Discovering why study groups are more effective

Studying in groups helps students learn more effectively. More than 20 years of academic research has consistently demonstrated that fact.

But what exactly is it about studying with other people that makes it so effective?

An expert in creativity and everyday conversation has identified two key patterns that help make studying in groups an effective way to learn.
An expert in creativity and everyday conversation has identified two key patterns that help make studying in groups an effective way to learn.

Through painstaking research, an expert in creativity and everyday conversation at Washington University in St. Louis has identified two patterns of group dynamics that show why group study is optimal.
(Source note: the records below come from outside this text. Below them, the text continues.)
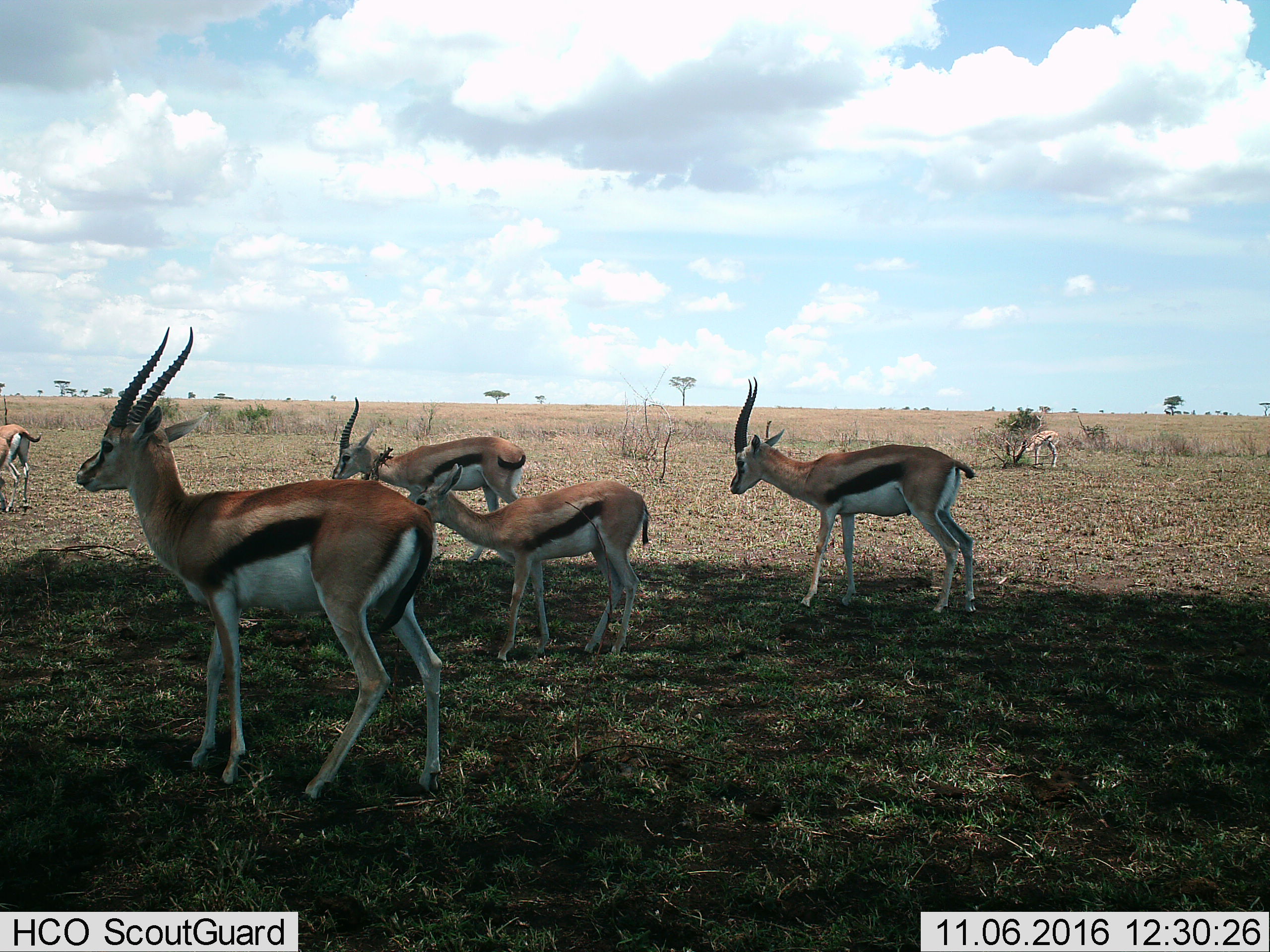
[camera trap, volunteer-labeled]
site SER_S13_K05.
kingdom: Animalia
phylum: Chordata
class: Mammalia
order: Artiodactyla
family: Bovidae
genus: Eudorcas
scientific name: Eudorcas thomsonii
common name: thomson's gazelle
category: gazellethomsons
Gazellethomsons (thomson's gazelle) (Eudorcas thomsonii), count 6. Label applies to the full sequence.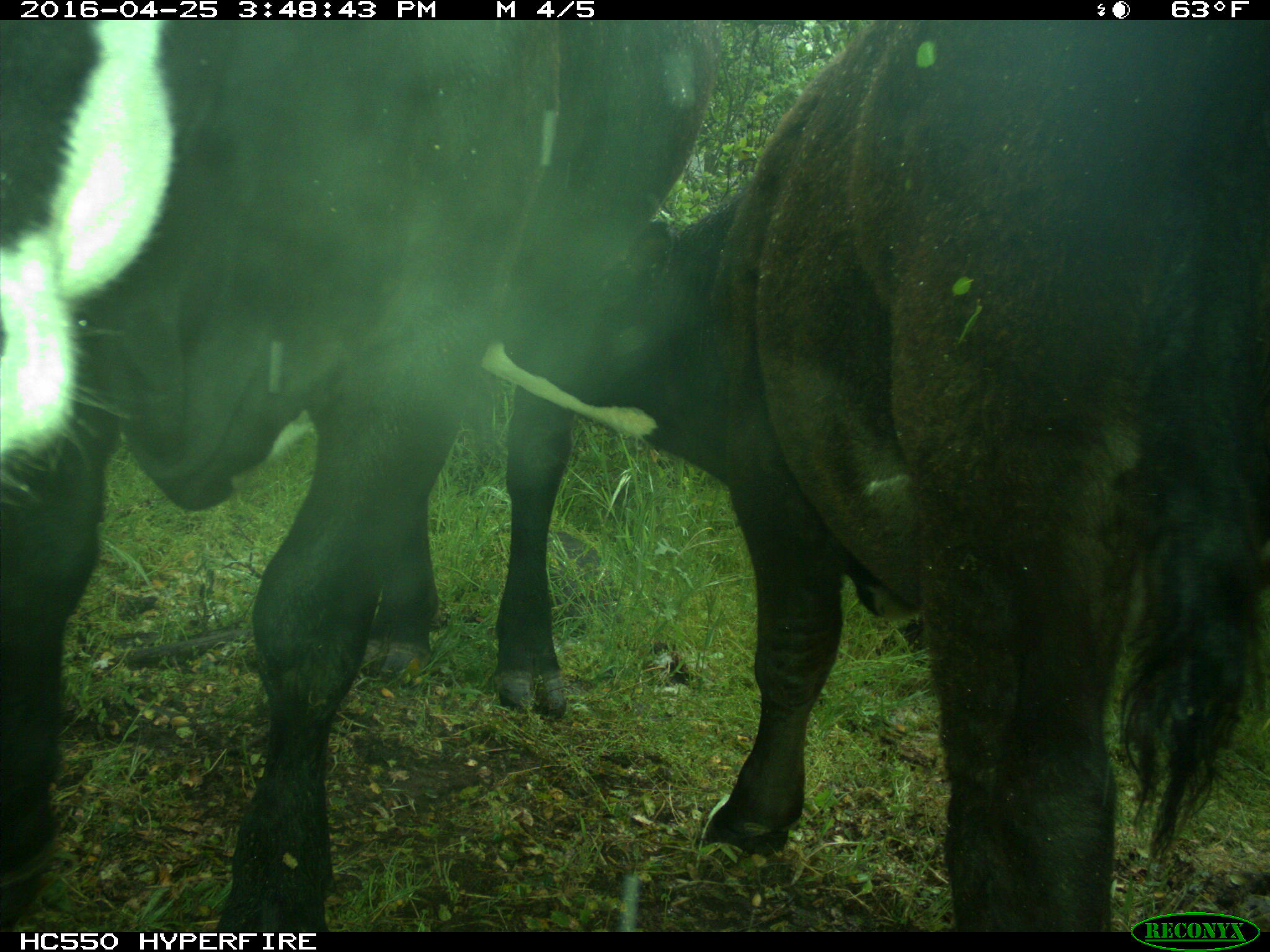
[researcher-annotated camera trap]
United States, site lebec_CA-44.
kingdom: Animalia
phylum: Chordata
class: Mammalia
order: Artiodactyla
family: Bovidae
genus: Bos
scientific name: Bos taurus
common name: domestic cow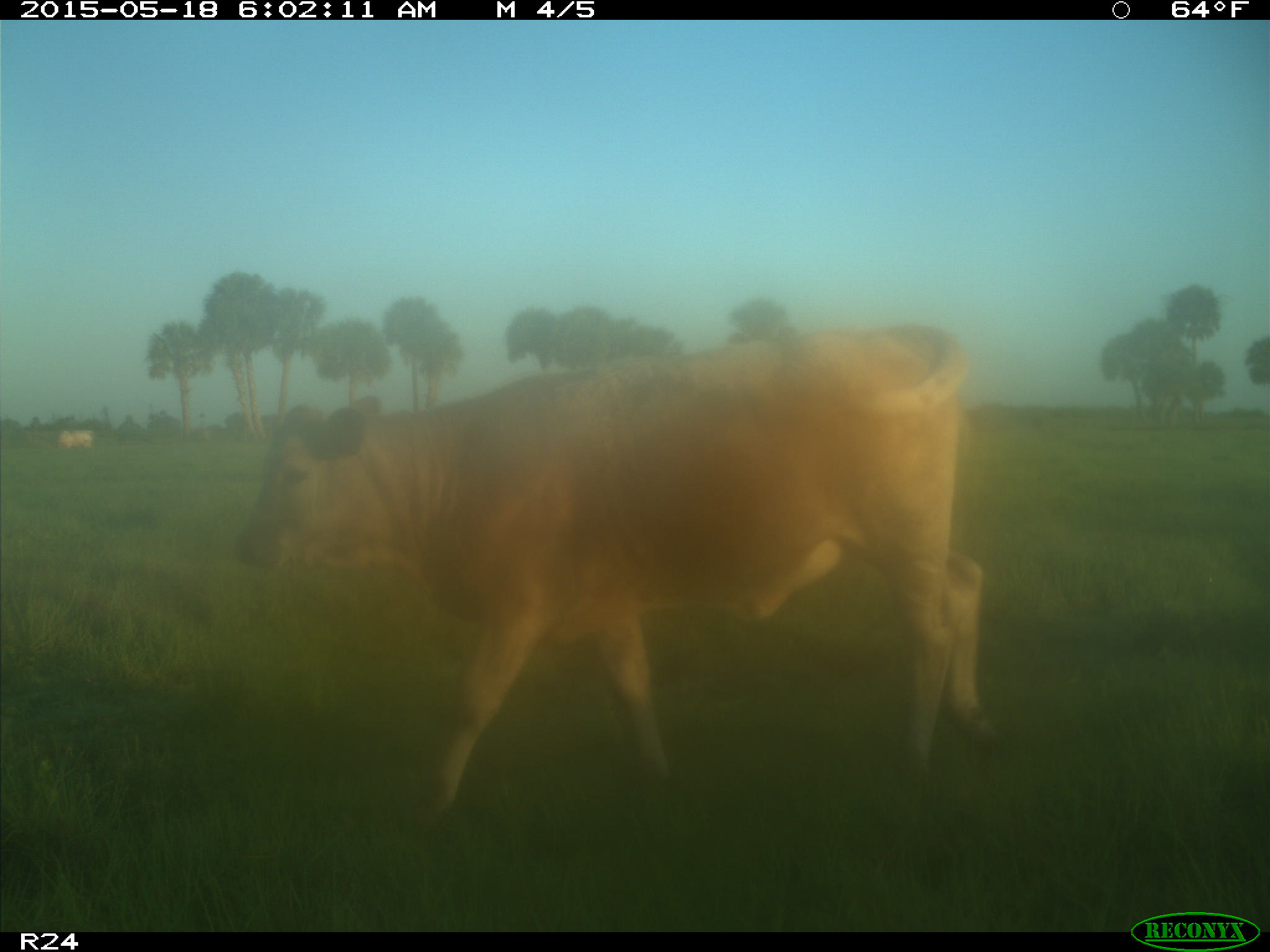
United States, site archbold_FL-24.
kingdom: Animalia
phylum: Chordata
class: Mammalia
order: Artiodactyla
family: Bovidae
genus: Bos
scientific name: Bos taurus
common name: domestic cow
Bos taurus (domestic cow).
The research is published in the June 2005 issue of Linguistics and Education, an international research journal.

“A large number of college students get together and form study groups, even when they aren’t required by their professor,” says R. Keith Sawyer, Ph.D., associate professor of education in Arts & Sciences at Washington University. “We wanted to determine exactly why that was the case and why they seem to work so well.”
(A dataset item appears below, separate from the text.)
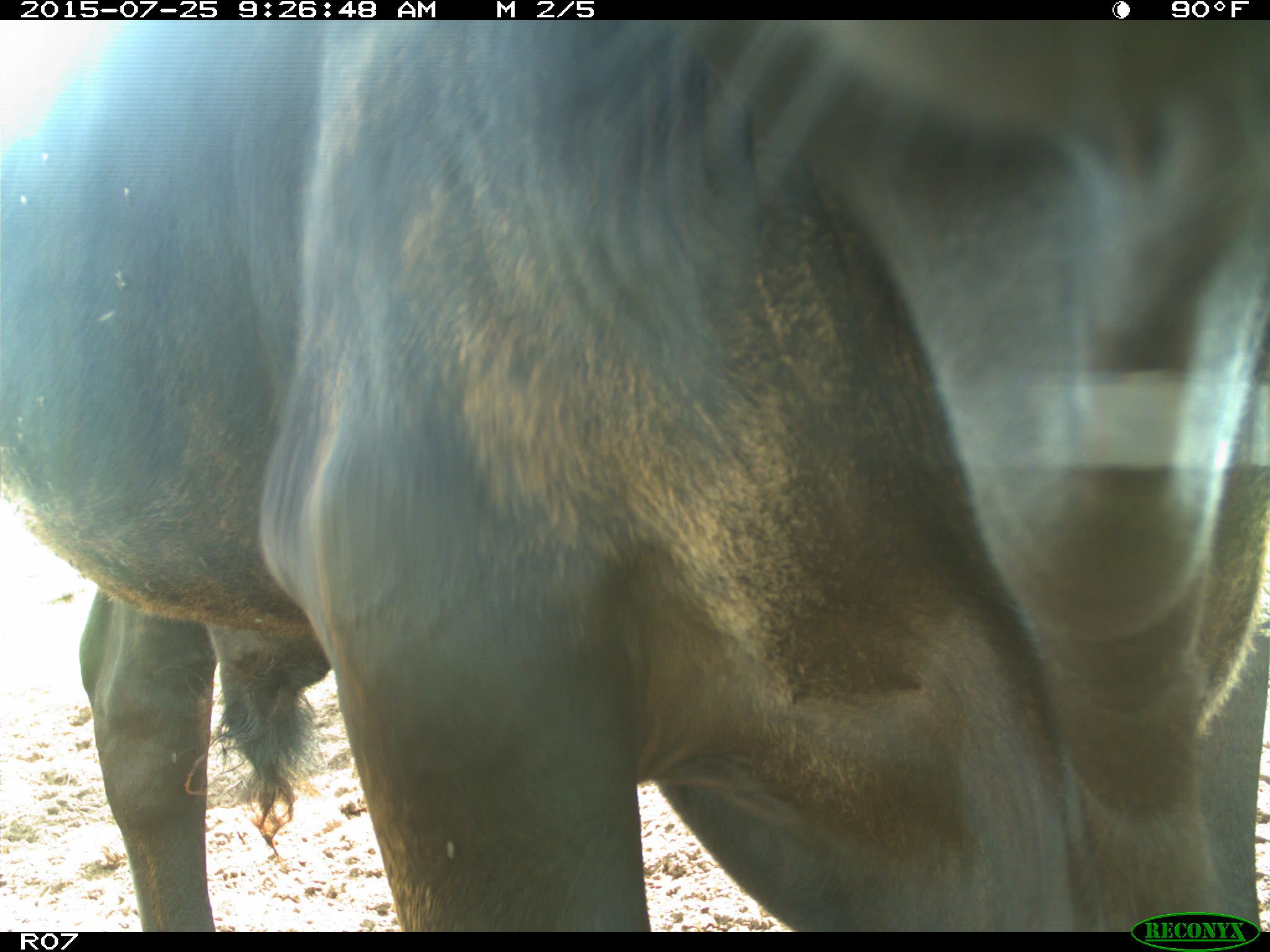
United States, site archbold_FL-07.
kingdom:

Decades of research by educational psychologists has shown that when students work together in collaborative teams in classrooms, they learn material better than when they sit alone at their desks. But no one had extended those studies to study groups outside the classroom.

In the first scholarly study of such study groups, Sawyer, along with a former undergraduate student, videotaped and analyzed a study group for an undergraduate psychology course at the university. The group consisted of four students who got together in advance of each exam to study their lecture notes.
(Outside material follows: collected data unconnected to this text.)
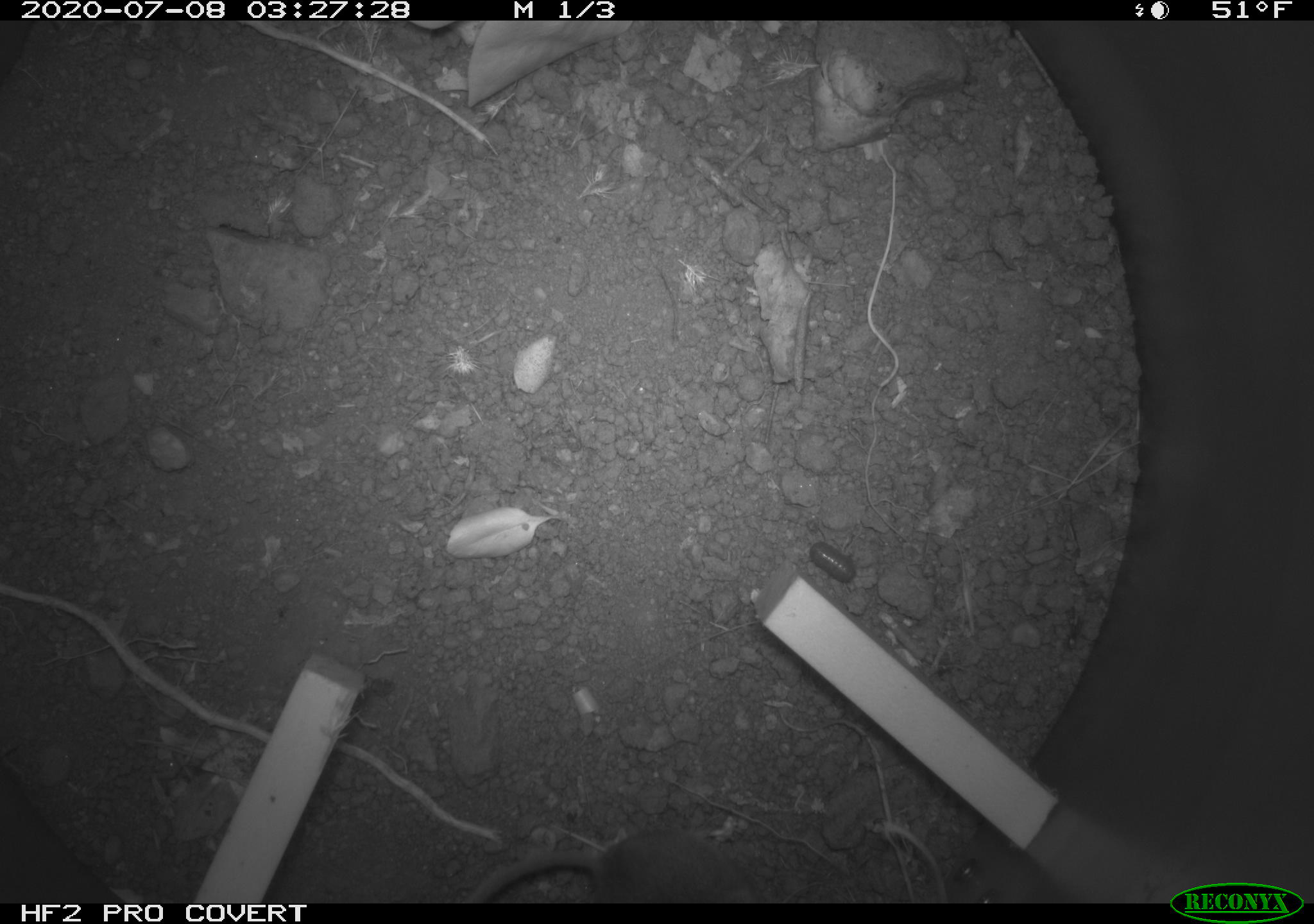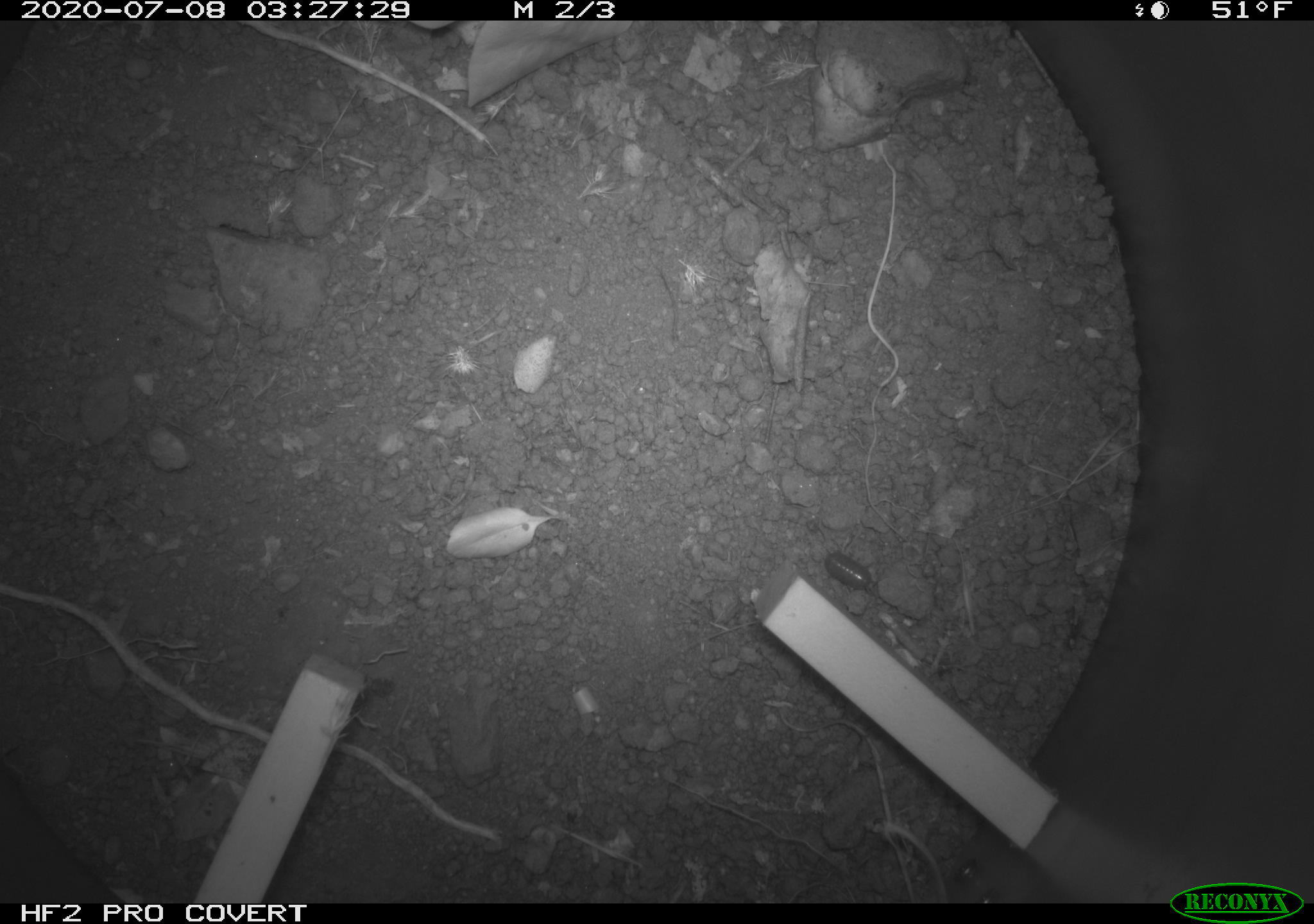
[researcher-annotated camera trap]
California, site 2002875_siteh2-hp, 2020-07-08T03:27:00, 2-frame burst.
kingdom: Animalia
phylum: Chordata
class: Mammalia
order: Rodentia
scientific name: Rodentia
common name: rodent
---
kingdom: Animalia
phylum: Arthropoda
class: Insecta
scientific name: Insecta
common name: insect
Sawyer mapped out each nuance of their conversations including pauses, breaths, interruptions, glances and each “uhm” and “yeah.” The time-consuming process unveiled many details and features of conversation that normally would go unnoticed.

It’s in the gaze

Sawyer identified two patterns of conversation among the group that made it an effective learning tool.

“A lot of our findings were based on the fact that the four students each had a notebook with them during the group study session,” says Sawyer. “A lot of times they were looking at their notebooks while one of them was talking. They don’t look down all the time — they were constantly looking down and back up.”

By transcribing the students’ eye gaze, Sawyer actually noted when they looked down and up, which they seemed to do at the same time — when one looked up they all looked up.

“In the middle of an utterance while they were looking at their notebooks they would look up at the other three students while finishing their sentence,” says Sawyer. “We noticed when they did that it was a sign that they were learning the material at a deeper level. They would read it verbatim out of the notes and then look up and paraphrase it to the rest of the group. That eye gaze is a signal that they were starting to make the material their own.

Keith Sawyer
Keith Sawyer

“That pattern of looking down, thinking about what the professor said and then looking up and putting it into their own words, we felt that was a big explanation for why group studying was helping them learn the material at a deeper level.”

Could you sit in your room by yourself and look down and look up while you studied and get the same results? Maybe, says Sawyer, but he also noticed that there was a group-level pattern that connected all four students together.

Absorbing the material

“The particular lecture that we studied was in chunks and each chunk pertained to a psychology experiment,” Sawyer says. “The study group was organized around these experiments. The students would start talking about the psychology experiments that were in the lecture and they would talk through it for a while and get to a point where everyone agreed about what the experiment was about. Then they would move on to the next experiment.

“The group pattern we discovered was that when they first began discussing an experiment, all four students were looking down at their notebooks. Gradually, as all four students began to collectively grasp the material, they started looking up more.”

Sawyer argues that this looking up contributes to the individual pattern so that by the end of the study group session when each of the students is looking up, their conversation is much more free-flowing and conversational and they are beginning to more easily grasp the material.

“Study groups are so effective because they provide a way for students to make the lecture notes their own,” Sawyer says. “When students hear the voice of the professor and are taking notes, they are so busy writing that it’s hard for them to really absorb the material. What happens in the study group setting is that through these interaction dynamics that we identified, students could absorb the lecture notes and make them their own.”